Loneliness “predisposes people to entire spectrums of physical and mental illnesses. [It] creates a hunger in the brain [that] hypersensitizes our reward system.” Lonely people easily become “restless, irritable—and impulsive.”

“If we don’t have the ability to connect socially, we are so ravenous,” says Wurzman, “we’re likely to seek relief from anywhere.”

What may look, from the outside, like an irrational, impulsive choice, prompted only by an individual’s free will, may actually be a response—rational in its way—to a state of internal emergency.

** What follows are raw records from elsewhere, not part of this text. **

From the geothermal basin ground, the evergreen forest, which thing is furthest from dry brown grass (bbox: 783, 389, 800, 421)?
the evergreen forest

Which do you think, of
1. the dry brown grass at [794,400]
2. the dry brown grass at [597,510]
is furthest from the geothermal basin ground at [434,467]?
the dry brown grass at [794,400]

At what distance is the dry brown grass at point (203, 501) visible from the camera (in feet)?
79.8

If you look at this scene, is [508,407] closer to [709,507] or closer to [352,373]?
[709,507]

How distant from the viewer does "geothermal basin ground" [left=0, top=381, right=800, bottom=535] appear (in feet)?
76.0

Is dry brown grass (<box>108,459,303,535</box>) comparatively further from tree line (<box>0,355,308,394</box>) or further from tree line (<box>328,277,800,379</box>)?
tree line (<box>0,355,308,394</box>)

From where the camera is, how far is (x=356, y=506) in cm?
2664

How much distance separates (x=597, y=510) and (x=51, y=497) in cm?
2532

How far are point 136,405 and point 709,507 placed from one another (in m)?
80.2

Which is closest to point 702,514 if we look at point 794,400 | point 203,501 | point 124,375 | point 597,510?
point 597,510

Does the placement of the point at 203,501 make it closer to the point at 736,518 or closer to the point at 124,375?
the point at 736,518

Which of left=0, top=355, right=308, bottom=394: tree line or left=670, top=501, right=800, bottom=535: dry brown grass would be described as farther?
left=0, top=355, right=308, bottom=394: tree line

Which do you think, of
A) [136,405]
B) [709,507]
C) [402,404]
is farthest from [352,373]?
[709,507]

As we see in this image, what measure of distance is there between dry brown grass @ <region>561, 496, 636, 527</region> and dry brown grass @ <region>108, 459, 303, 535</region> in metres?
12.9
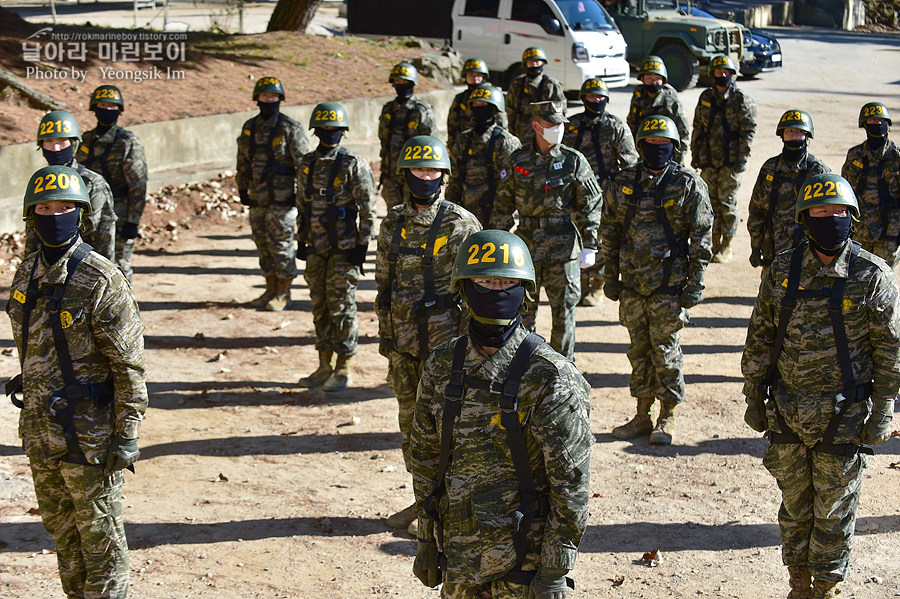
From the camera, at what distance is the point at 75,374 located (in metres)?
5.23

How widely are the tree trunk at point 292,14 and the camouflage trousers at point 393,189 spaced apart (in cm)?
1224

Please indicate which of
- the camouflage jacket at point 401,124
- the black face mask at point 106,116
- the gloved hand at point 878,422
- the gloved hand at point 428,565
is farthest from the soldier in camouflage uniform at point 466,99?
the gloved hand at point 428,565

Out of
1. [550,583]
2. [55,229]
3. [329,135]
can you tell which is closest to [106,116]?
[329,135]

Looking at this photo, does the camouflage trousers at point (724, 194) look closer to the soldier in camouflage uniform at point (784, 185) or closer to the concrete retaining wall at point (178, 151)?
the soldier in camouflage uniform at point (784, 185)

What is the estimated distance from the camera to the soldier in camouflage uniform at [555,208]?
8.66 m

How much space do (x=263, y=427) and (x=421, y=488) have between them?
15.3 ft

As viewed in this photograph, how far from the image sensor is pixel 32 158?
14.4 metres

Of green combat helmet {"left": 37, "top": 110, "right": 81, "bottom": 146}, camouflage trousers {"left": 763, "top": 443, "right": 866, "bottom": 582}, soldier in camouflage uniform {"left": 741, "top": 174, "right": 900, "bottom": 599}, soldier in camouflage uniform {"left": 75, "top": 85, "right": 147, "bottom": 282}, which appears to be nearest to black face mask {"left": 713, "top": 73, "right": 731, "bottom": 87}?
soldier in camouflage uniform {"left": 75, "top": 85, "right": 147, "bottom": 282}

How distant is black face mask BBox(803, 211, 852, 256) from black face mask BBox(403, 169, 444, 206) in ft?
8.11

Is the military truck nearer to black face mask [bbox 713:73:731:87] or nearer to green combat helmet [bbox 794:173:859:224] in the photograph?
black face mask [bbox 713:73:731:87]

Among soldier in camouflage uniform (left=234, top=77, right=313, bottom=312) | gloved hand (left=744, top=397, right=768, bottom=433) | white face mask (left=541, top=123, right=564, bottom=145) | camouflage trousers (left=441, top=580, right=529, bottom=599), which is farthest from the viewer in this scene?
soldier in camouflage uniform (left=234, top=77, right=313, bottom=312)

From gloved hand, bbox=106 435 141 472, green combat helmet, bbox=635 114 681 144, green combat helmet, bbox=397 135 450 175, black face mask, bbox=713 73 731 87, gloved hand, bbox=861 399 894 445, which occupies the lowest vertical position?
gloved hand, bbox=106 435 141 472

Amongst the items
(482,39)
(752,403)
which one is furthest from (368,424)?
(482,39)

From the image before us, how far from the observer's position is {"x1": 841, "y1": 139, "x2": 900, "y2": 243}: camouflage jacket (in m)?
9.77
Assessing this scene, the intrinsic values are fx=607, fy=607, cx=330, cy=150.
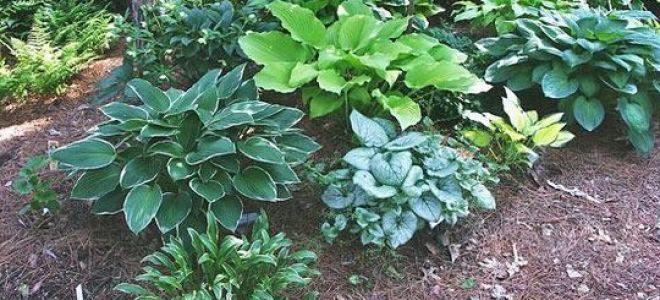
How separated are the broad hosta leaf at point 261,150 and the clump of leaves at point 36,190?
2.77 ft

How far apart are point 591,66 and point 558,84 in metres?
0.25

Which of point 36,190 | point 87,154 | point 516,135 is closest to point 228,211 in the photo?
point 87,154

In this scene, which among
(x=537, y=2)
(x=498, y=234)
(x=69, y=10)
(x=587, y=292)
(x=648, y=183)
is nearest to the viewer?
(x=587, y=292)

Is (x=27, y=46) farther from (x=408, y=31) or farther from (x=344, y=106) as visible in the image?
(x=408, y=31)

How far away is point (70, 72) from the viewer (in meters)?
3.78

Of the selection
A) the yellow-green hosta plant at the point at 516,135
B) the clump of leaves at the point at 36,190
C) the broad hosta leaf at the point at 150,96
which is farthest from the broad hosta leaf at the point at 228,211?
the yellow-green hosta plant at the point at 516,135

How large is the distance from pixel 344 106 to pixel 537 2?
60.0 inches

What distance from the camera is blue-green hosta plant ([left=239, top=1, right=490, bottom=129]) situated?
2.89 m

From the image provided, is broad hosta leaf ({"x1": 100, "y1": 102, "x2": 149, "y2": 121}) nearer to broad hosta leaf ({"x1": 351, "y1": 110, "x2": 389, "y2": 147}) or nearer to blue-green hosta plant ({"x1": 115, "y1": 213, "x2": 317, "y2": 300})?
blue-green hosta plant ({"x1": 115, "y1": 213, "x2": 317, "y2": 300})

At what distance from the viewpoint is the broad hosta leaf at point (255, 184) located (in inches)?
93.2

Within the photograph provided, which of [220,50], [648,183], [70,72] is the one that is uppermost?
[220,50]

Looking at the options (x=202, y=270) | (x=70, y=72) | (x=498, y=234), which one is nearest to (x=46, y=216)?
(x=202, y=270)

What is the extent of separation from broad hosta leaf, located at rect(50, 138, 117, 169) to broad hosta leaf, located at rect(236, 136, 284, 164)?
0.51 meters

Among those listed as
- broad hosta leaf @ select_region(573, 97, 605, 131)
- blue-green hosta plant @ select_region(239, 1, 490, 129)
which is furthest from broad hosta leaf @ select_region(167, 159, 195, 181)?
broad hosta leaf @ select_region(573, 97, 605, 131)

When we’re starved of social connection and/or its related opioid signals, a drug like heroin “is going to be a heat-seeking missile for our social reward system,” Wurzman says.

There’s a kind of feedback loop, then, between drug dependency and isolation. Drugs that take over the striatum prevent us from receiving the benefits of social connection. Social disconnection, meanwhile, makes us especially hungry for the alternative rewards that drugs like heroin provide.

If loneliness primes us to become attached to drugs like heroin, oxycontin, and fentanyl, Wurzman asks: “is it any wonder people in today’s world are becoming addicted so easily?”